Four years ago, the woman in Texas who had been my mother’s hospice chaplain told me that I might want to look up Richard and get to know something about the Center for Action and Contemplation that he started here in Albuquerque almost three decades ago. I was living in Santa Fe, but I went to the internet to read about Richard. It wasn’t until January of 2011 that Richard’s name came up again. A friend and I were in an antiques gallery in Old Town Albuquerque, where an older Hispanic woman was standing in for the owner. When we walked in the door, she addressed me as if she knew me. I just thought she was being friendly. I am a Texan, after all, and we expect that from one another. Quickly, though, I realized that she thought I was Father Richard Rohr, her parish priest, and she went on to talk about her admiration for her priest, a most likeable man. As it turns out, we do look a little alike, although when one is a doppelganger, he doesn’t necessarily see the close resemblance to another. We all smiled at the coincidence. Fast forward to summer of 2011 and to reading Falling Upward: A Spirituality for the Two Halves of Life. I was connecting the dots and had been connecting them for a long time. It’s sort of like the bumper sticker, “God bless the whole world. No exceptions”, or “We Are All One”.

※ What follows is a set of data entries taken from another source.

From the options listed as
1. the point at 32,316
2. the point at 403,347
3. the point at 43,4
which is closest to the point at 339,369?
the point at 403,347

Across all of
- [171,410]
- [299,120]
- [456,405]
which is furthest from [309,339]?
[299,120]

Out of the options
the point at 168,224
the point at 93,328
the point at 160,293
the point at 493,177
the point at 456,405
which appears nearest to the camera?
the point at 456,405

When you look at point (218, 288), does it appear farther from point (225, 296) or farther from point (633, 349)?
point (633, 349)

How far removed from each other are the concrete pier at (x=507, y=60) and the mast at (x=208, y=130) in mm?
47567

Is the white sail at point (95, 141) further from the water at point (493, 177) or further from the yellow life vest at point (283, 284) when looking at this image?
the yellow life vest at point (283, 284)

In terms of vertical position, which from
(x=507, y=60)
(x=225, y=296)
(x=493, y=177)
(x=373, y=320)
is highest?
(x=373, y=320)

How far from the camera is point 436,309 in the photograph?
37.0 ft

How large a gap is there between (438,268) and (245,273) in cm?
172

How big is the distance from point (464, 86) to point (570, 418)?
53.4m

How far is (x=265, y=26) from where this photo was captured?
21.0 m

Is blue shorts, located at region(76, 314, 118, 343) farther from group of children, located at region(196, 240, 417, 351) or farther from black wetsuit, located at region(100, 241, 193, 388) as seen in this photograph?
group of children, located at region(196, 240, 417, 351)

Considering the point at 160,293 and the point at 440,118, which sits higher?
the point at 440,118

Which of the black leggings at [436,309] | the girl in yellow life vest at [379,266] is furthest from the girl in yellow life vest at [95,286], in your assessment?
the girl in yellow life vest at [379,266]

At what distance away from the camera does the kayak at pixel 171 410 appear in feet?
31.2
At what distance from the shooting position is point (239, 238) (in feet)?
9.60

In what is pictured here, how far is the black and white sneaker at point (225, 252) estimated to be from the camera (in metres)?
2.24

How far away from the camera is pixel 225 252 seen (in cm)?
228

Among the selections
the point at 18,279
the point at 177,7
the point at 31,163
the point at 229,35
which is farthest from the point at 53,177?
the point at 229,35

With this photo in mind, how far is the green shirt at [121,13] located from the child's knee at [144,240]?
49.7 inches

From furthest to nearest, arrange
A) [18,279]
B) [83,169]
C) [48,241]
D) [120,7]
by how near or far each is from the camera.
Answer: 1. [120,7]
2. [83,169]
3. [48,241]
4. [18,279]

Last winter I heard Richard speak in person at a local bookstore. Arriving early, which is my norm, I was greeted by a couple already seated on the back row. “Has anyone ever told you that you look like Richard Rohr?”, they asked. I smiled, and told them that I had never seen Richard in person. His talk that day centered around his newest book, Breathing Underwater: Spirituality and the 12 Steps. I’ve met Richard one other time since and passed along the comments about how we look alike. He smiled as he shook my hand, adding that he was flattered. My smile comes from reading his words and hearing him talk. He’s on the journey, and his sharing of his discoveries is palpable. His work continues— “Our Mission: We are a center for experiential education, rooted in the Gospels, encouraging the transformation of human consciousness through contemplation, and equipping people to be instruments of peaceful change in the world.” (from the Center for Action and Contemplation website)

In an article from the Summer 2012 issue of El Palacio, the official magazine of the Museum of New Mexico Foundation, Bruce Bernstein, the director of the Southwest Association for Indian Arts, writes about Native artists that they “...understand their work as creating and continuing life rather than as making inanimate objects”. (p. 21) He goes on to say that “art is life”. For me, it is a simple step to Thich Nhat Hanh, Richard Rohr, John Grisham’s Calico Joe, and so on and so on. I’m getting it, even though I will no doubt slam down that cantankerous coffee pot lid on another day, just like I jerked around that misbehaving lawn mower extension cord this morning and the water hose that refused to leap all the way off the grass after I gave a drink to the still-young tree planted by the owner of this house last summer. At Thich Naht Hanh’s monastery, I might not be ready for meditation, but that is not going to stop me from being reminded and reminding myself that I must keep learning, changing, and growing as I continue my journey home.